Each record is to be printed again precisely as it reads.

Dataset entries:

Content starts

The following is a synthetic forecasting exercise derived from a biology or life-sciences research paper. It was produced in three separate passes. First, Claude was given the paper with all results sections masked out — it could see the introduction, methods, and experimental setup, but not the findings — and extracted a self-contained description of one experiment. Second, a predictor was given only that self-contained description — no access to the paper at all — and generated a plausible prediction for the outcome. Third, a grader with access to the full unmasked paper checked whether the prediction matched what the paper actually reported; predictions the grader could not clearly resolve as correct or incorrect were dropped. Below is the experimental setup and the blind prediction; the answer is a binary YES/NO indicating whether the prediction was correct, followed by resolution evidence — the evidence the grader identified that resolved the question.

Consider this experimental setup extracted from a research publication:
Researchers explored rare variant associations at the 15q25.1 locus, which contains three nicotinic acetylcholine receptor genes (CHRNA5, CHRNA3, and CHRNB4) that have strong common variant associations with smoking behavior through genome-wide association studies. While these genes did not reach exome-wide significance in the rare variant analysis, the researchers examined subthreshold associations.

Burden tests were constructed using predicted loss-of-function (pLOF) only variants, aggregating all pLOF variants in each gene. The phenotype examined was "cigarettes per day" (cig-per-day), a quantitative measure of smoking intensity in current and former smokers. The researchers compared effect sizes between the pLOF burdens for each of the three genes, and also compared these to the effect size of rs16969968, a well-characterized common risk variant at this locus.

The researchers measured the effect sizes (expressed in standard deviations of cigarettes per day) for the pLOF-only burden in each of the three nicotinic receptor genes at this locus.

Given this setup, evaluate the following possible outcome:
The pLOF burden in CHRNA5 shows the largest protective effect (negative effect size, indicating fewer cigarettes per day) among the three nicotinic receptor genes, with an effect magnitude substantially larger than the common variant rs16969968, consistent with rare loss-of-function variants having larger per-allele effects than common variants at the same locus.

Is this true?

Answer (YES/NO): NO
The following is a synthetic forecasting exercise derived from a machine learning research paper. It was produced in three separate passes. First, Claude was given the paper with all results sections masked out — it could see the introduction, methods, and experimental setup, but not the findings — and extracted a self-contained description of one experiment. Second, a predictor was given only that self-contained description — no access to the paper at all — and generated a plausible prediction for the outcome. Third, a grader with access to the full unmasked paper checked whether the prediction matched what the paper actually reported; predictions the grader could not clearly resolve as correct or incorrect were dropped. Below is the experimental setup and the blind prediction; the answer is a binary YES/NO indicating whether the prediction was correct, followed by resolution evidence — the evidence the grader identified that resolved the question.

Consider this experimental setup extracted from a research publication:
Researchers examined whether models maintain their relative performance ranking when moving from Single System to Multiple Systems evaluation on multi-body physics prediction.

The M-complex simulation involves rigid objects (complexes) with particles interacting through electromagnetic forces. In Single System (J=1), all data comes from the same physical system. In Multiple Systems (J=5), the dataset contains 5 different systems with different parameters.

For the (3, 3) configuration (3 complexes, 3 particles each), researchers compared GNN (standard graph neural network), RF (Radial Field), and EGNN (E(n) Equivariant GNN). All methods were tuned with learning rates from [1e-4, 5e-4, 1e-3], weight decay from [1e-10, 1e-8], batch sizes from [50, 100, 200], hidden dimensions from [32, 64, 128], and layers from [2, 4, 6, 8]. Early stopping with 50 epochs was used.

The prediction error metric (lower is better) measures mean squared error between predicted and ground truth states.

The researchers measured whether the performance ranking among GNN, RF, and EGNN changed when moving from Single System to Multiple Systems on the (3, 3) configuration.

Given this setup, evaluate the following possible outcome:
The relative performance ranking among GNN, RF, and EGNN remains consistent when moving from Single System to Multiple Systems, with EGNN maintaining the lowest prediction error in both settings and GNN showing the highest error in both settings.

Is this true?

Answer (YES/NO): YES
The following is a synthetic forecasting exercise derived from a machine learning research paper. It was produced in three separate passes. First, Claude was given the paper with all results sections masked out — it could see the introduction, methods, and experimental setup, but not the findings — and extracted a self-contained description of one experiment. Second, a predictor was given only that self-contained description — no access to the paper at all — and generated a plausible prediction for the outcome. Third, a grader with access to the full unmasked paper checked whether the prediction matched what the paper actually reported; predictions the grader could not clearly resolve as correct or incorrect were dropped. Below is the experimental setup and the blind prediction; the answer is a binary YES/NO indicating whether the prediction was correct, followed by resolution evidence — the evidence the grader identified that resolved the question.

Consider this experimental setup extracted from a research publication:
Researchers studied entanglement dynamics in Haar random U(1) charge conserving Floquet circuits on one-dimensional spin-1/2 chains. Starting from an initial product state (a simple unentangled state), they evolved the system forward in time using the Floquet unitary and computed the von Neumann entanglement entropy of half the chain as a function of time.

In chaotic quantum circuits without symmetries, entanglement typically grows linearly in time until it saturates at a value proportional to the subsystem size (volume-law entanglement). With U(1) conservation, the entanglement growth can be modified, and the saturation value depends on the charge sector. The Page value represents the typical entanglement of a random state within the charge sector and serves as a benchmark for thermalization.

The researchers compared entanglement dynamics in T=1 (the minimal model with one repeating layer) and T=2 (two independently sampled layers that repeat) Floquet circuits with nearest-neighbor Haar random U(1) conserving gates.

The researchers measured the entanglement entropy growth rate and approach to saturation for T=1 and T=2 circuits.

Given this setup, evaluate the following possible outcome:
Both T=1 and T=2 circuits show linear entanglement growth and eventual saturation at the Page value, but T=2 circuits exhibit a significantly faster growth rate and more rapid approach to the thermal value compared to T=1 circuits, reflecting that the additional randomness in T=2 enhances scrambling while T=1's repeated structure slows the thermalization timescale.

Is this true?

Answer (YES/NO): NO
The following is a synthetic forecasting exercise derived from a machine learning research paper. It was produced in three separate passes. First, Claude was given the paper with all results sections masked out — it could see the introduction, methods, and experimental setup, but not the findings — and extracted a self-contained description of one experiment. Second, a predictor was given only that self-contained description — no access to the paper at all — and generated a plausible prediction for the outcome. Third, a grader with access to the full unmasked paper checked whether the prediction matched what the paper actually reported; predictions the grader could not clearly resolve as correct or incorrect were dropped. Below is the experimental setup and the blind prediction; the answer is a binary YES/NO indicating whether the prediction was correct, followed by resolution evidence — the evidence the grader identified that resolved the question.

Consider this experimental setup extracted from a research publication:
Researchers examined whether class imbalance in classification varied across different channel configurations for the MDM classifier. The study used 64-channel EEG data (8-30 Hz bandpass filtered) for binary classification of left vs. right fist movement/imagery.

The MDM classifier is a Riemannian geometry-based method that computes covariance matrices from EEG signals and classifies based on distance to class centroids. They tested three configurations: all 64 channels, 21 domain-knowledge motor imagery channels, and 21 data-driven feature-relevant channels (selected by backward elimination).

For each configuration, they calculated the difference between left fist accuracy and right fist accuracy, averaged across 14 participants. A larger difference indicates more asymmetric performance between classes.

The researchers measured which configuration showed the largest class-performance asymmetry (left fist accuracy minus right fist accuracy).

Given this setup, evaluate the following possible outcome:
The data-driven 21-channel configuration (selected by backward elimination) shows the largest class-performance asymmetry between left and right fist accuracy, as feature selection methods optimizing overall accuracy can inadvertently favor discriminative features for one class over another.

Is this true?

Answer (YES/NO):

Content ends

- [RESPONSE TO THIS EXERCISE]
The following is a synthetic forecasting exercise derived from a biology or life-sciences research paper. It was produced in three separate passes. First, Claude was given the paper with all results sections masked out — it could see the introduction, methods, and experimental setup, but not the findings — and extracted a self-contained description of one experiment. Second, a predictor was given only that self-contained description — no access to the paper at all — and generated a plausible prediction for the outcome. Third, a grader with access to the full unmasked paper checked whether the prediction matched what the paper actually reported; predictions the grader could not clearly resolve as correct or incorrect were dropped. Below is the experimental setup and the blind prediction; the answer is a binary YES/NO indicating whether the prediction was correct, followed by resolution evidence — the evidence the grader identified that resolved the question.

Consider this experimental setup extracted from a research publication:
Researchers explored rare variant associations at the 15q25.1 locus, which contains three nicotinic acetylcholine receptor genes (CHRNA5, CHRNA3, and CHRNB4) that have strong common variant associations with smoking behavior through genome-wide association studies. While these genes did not reach exome-wide significance in the rare variant analysis, the researchers examined subthreshold associations.

Burden tests were constructed using predicted loss-of-function (pLOF) only variants, aggregating all pLOF variants in each gene. The phenotype examined was "cigarettes per day" (cig-per-day), a quantitative measure of smoking intensity in current and former smokers. The researchers compared effect sizes between the pLOF burdens for each of the three genes, and also compared these to the effect size of rs16969968, a well-characterized common risk variant at this locus.

The researchers measured the effect sizes (expressed in standard deviations of cigarettes per day) for the pLOF-only burden in each of the three nicotinic receptor genes at this locus.

Given this setup, evaluate the following possible outcome:
The pLOF burden in CHRNA5 shows the largest protective effect (negative effect size, indicating fewer cigarettes per day) among the three nicotinic receptor genes, with an effect magnitude substantially larger than the common variant rs16969968, consistent with rare loss-of-function variants having larger per-allele effects than common variants at the same locus.

Is this true?

Answer (YES/NO): NO
The following is a synthetic forecasting exercise derived from a machine learning research paper. It was produced in three separate passes. First, Claude was given the paper with all results sections masked out — it could see the introduction, methods, and experimental setup, but not the findings — and extracted a self-contained description of one experiment. Second, a predictor was given only that self-contained description — no access to the paper at all — and generated a plausible prediction for the outcome. Third, a grader with access to the full unmasked paper checked whether the prediction matched what the paper actually reported; predictions the grader could not clearly resolve as correct or incorrect were dropped. Below is the experimental setup and the blind prediction; the answer is a binary YES/NO indicating whether the prediction was correct, followed by resolution evidence — the evidence the grader identified that resolved the question.

Consider this experimental setup extracted from a research publication:
Researchers examined whether models maintain their relative performance ranking when moving from Single System to Multiple Systems evaluation on multi-body physics prediction.

The M-complex simulation involves rigid objects (complexes) with particles interacting through electromagnetic forces. In Single System (J=1), all data comes from the same physical system. In Multiple Systems (J=5), the dataset contains 5 different systems with different parameters.

For the (3, 3) configuration (3 complexes, 3 particles each), researchers compared GNN (standard graph neural network), RF (Radial Field), and EGNN (E(n) Equivariant GNN). All methods were tuned with learning rates from [1e-4, 5e-4, 1e-3], weight decay from [1e-10, 1e-8], batch sizes from [50, 100, 200], hidden dimensions from [32, 64, 128], and layers from [2, 4, 6, 8]. Early stopping with 50 epochs was used.

The prediction error metric (lower is better) measures mean squared error between predicted and ground truth states.

The researchers measured whether the performance ranking among GNN, RF, and EGNN changed when moving from Single System to Multiple Systems on the (3, 3) configuration.

Given this setup, evaluate the following possible outcome:
The relative performance ranking among GNN, RF, and EGNN remains consistent when moving from Single System to Multiple Systems, with EGNN maintaining the lowest prediction error in both settings and GNN showing the highest error in both settings.

Is this true?

Answer (YES/NO): YES
The following is a synthetic forecasting exercise derived from a machine learning research paper. It was produced in three separate passes. First, Claude was given the paper with all results sections masked out — it could see the introduction, methods, and experimental setup, but not the findings — and extracted a self-contained description of one experiment. Second, a predictor was given only that self-contained description — no access to the paper at all — and generated a plausible prediction for the outcome. Third, a grader with access to the full unmasked paper checked whether the prediction matched what the paper actually reported; predictions the grader could not clearly resolve as correct or incorrect were dropped. Below is the experimental setup and the blind prediction; the answer is a binary YES/NO indicating whether the prediction was correct, followed by resolution evidence — the evidence the grader identified that resolved the question.

Consider this experimental setup extracted from a research publication:
Researchers studied entanglement dynamics in Haar random U(1) charge conserving Floquet circuits on one-dimensional spin-1/2 chains. Starting from an initial product state (a simple unentangled state), they evolved the system forward in time using the Floquet unitary and computed the von Neumann entanglement entropy of half the chain as a function of time.

In chaotic quantum circuits without symmetries, entanglement typically grows linearly in time until it saturates at a value proportional to the subsystem size (volume-law entanglement). With U(1) conservation, the entanglement growth can be modified, and the saturation value depends on the charge sector. The Page value represents the typical entanglement of a random state within the charge sector and serves as a benchmark for thermalization.

The researchers compared entanglement dynamics in T=1 (the minimal model with one repeating layer) and T=2 (two independently sampled layers that repeat) Floquet circuits with nearest-neighbor Haar random U(1) conserving gates.

The researchers measured the entanglement entropy growth rate and approach to saturation for T=1 and T=2 circuits.

Given this setup, evaluate the following possible outcome:
Both T=1 and T=2 circuits show linear entanglement growth and eventual saturation at the Page value, but T=2 circuits exhibit a significantly faster growth rate and more rapid approach to the thermal value compared to T=1 circuits, reflecting that the additional randomness in T=2 enhances scrambling while T=1's repeated structure slows the thermalization timescale.

Is this true?

Answer (YES/NO): NO
The following is a synthetic forecasting exercise derived from a machine learning research paper. It was produced in three separate passes. First, Claude was given the paper with all results sections masked out — it could see the introduction, methods, and experimental setup, but not the findings — and extracted a self-contained description of one experiment. Second, a predictor was given only that self-contained description — no access to the paper at all — and generated a plausible prediction for the outcome. Third, a grader with access to the full unmasked paper checked whether the prediction matched what the paper actually reported; predictions the grader could not clearly resolve as correct or incorrect were dropped. Below is the experimental setup and the blind prediction; the answer is a binary YES/NO indicating whether the prediction was correct, followed by resolution evidence — the evidence the grader identified that resolved the question.

Consider this experimental setup extracted from a research publication:
Researchers examined whether class imbalance in classification varied across different channel configurations for the MDM classifier. The study used 64-channel EEG data (8-30 Hz bandpass filtered) for binary classification of left vs. right fist movement/imagery.

The MDM classifier is a Riemannian geometry-based method that computes covariance matrices from EEG signals and classifies based on distance to class centroids. They tested three configurations: all 64 channels, 21 domain-knowledge motor imagery channels, and 21 data-driven feature-relevant channels (selected by backward elimination).

For each configuration, they calculated the difference between left fist accuracy and right fist accuracy, averaged across 14 participants. A larger difference indicates more asymmetric performance between classes.

The researchers measured which configuration showed the largest class-performance asymmetry (left fist accuracy minus right fist accuracy).

Given this setup, evaluate the following possible outcome:
The data-driven 21-channel configuration (selected by backward elimination) shows the largest class-performance asymmetry between left and right fist accuracy, as feature selection methods optimizing overall accuracy can inadvertently favor discriminative features for one class over another.

Is this true?

Answer (YES/NO):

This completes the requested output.